Methodology: The project involved an exploratory data analysis to understand customer demographics, transaction behaviors, and financial habits. This was followed by preprocessing the data, including feature scaling and encoding. Various machine learning models such as random forest, support vector machine (SVM), decision tree, k-nearest neighbor (kNN), and LASSO logistic regression were then trained and evaluated. The model’s performance assessment was conducted by evaluating it against various criteria, including accuracy, precision, recall, and the area under the curve (AUC).

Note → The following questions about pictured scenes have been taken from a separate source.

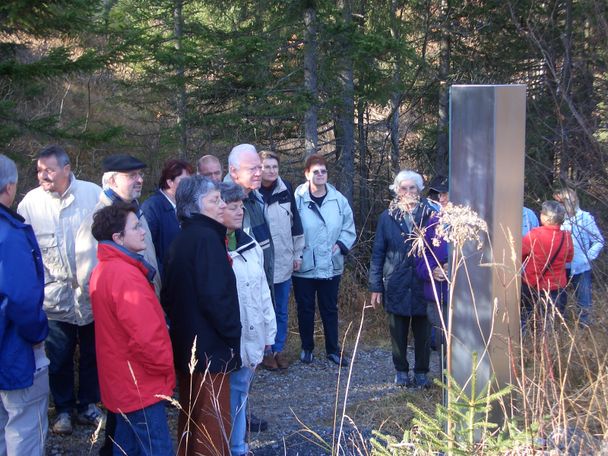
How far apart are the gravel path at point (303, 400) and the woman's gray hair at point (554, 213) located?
6.43 feet

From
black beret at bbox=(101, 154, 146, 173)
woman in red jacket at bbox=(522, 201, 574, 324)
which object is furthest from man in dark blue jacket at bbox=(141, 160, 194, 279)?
woman in red jacket at bbox=(522, 201, 574, 324)

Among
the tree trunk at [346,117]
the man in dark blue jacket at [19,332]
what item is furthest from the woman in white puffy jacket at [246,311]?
the tree trunk at [346,117]

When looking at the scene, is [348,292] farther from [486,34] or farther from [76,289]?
[486,34]

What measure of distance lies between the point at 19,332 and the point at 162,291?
0.86m

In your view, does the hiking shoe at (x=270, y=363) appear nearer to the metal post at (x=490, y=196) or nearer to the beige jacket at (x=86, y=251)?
the beige jacket at (x=86, y=251)

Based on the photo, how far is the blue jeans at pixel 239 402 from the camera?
4.59m

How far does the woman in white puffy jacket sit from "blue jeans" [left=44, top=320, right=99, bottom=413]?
138 centimetres

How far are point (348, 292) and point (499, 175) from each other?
656 cm

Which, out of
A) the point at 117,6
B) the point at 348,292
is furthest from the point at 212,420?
the point at 117,6

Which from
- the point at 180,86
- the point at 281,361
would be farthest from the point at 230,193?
the point at 180,86

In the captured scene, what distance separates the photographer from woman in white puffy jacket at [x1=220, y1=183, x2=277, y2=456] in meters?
4.55

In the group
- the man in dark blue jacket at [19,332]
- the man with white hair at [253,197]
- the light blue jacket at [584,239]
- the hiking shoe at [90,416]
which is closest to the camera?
the man in dark blue jacket at [19,332]

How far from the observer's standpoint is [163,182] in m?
5.85

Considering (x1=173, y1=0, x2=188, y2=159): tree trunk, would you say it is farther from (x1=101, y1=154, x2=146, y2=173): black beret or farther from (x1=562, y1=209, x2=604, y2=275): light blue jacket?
(x1=562, y1=209, x2=604, y2=275): light blue jacket
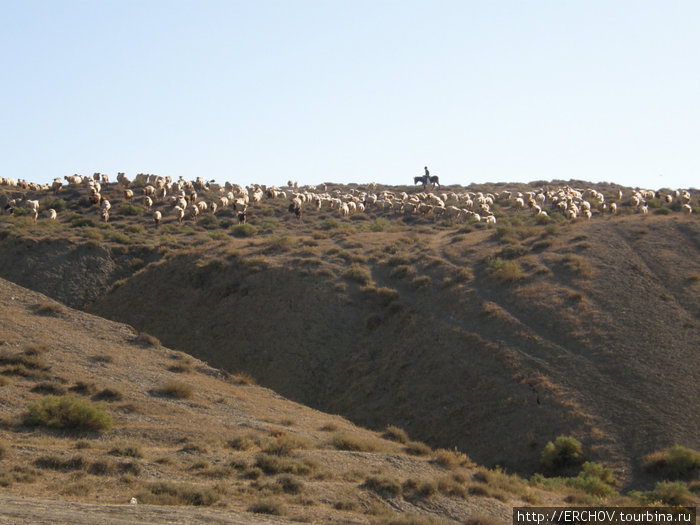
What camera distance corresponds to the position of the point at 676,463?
20.1 metres

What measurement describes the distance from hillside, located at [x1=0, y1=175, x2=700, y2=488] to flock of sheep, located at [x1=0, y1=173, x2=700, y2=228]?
5091 millimetres

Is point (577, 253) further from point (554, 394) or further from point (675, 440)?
A: point (675, 440)

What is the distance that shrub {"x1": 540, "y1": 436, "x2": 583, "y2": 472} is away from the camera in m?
21.2

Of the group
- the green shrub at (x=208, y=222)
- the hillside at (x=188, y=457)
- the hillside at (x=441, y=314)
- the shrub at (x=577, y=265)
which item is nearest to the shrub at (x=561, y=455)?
the hillside at (x=441, y=314)

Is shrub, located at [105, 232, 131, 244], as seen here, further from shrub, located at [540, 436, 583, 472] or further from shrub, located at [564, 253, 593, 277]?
shrub, located at [540, 436, 583, 472]

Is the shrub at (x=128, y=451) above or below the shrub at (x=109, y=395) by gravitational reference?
above

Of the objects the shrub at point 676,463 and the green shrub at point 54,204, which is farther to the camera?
the green shrub at point 54,204

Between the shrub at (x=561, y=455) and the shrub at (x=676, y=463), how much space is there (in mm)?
1781

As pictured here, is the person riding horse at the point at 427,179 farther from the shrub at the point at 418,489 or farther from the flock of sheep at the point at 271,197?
the shrub at the point at 418,489

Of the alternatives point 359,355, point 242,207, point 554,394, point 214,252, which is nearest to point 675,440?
point 554,394

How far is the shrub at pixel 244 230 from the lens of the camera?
45.6 meters

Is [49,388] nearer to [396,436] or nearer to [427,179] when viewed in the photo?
[396,436]

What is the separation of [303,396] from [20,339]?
403 inches

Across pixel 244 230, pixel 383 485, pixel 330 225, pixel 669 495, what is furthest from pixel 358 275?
pixel 383 485
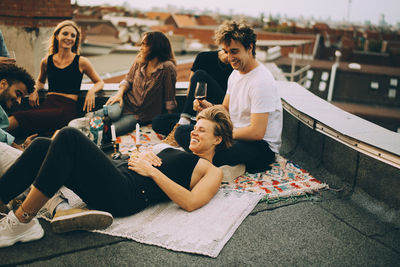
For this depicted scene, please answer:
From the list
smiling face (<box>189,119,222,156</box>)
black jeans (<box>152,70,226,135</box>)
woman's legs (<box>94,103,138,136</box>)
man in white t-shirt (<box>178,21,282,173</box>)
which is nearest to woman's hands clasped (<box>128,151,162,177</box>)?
smiling face (<box>189,119,222,156</box>)

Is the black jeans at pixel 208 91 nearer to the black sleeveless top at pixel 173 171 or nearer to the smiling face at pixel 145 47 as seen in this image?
the smiling face at pixel 145 47

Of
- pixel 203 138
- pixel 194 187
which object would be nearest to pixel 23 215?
pixel 194 187

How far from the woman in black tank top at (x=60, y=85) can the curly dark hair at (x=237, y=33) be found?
2043mm

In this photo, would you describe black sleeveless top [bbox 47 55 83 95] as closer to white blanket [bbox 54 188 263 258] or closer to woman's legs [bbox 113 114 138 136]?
woman's legs [bbox 113 114 138 136]

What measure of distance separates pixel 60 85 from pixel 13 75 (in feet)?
2.80

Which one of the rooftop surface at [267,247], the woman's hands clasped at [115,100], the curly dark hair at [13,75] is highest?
the curly dark hair at [13,75]

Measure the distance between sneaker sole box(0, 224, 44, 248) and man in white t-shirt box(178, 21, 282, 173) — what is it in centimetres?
154

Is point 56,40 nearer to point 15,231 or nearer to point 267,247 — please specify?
point 15,231

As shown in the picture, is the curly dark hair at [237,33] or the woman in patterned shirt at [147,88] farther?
the woman in patterned shirt at [147,88]

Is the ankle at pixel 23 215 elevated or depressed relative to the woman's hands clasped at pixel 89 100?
depressed

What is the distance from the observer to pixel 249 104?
3.25 meters

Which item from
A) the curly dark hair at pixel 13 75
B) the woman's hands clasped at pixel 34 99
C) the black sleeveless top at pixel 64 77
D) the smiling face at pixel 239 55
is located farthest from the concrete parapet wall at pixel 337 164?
the woman's hands clasped at pixel 34 99

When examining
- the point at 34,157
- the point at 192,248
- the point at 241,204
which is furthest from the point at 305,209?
the point at 34,157

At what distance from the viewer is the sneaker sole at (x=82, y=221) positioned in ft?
7.39
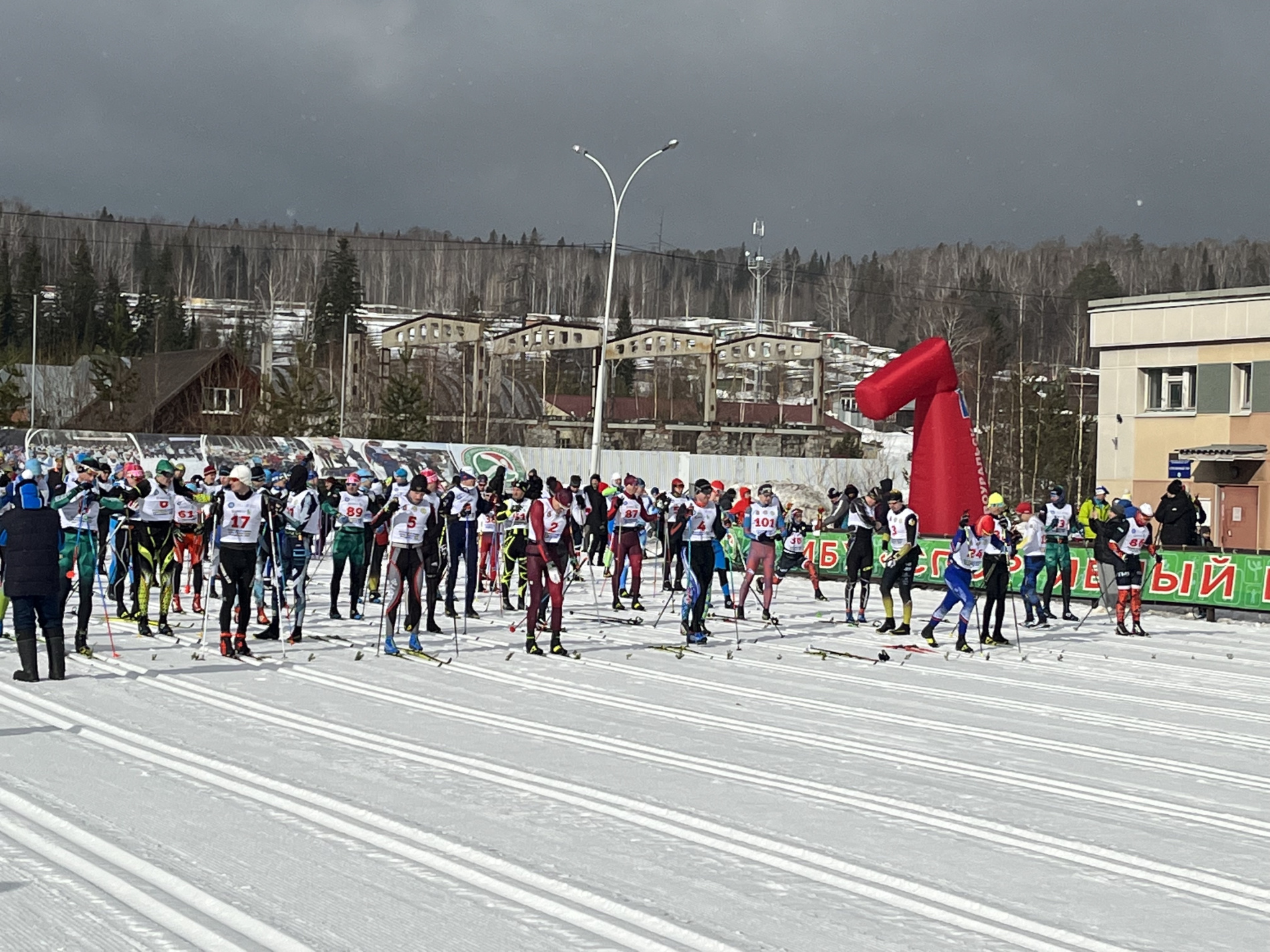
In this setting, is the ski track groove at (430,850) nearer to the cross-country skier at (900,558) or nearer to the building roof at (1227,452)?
the cross-country skier at (900,558)

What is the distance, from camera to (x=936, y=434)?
1209 inches

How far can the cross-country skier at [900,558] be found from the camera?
62.4 feet

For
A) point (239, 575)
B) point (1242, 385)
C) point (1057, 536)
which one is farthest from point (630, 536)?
point (1242, 385)

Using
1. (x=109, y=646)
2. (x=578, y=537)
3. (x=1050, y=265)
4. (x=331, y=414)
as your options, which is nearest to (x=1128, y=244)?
(x=1050, y=265)

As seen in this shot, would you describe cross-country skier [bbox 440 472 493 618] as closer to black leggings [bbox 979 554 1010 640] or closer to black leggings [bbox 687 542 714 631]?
black leggings [bbox 687 542 714 631]

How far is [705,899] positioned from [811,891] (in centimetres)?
51

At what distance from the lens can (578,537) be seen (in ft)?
82.8

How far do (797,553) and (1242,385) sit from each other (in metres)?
17.4

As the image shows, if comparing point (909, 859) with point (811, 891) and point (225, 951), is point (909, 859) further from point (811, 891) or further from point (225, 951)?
point (225, 951)

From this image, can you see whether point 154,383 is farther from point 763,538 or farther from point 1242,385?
point 763,538

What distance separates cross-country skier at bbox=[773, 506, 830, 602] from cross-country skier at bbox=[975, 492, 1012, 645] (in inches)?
252

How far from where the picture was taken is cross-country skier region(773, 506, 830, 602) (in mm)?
25500

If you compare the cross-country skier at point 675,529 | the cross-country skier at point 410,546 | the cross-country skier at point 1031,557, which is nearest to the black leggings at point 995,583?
the cross-country skier at point 1031,557

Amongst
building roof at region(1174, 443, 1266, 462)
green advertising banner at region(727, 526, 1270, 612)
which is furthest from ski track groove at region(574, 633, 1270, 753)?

Summary: The Random Forest model emerged as the
top performer with an accuracy of 95.39% and an AUC score of 0.98. Key
variables influencing churn, consistent across models, included Total
Transaction Amount (Total_Trans_Amt
), Total Transaction
Count (Total_Trans_Ct
), and others. The analysis provided
valuable insights into factors driving customer churn, highlighting the
potential for targeted retention strategies and data-driven
decision-making in banking services.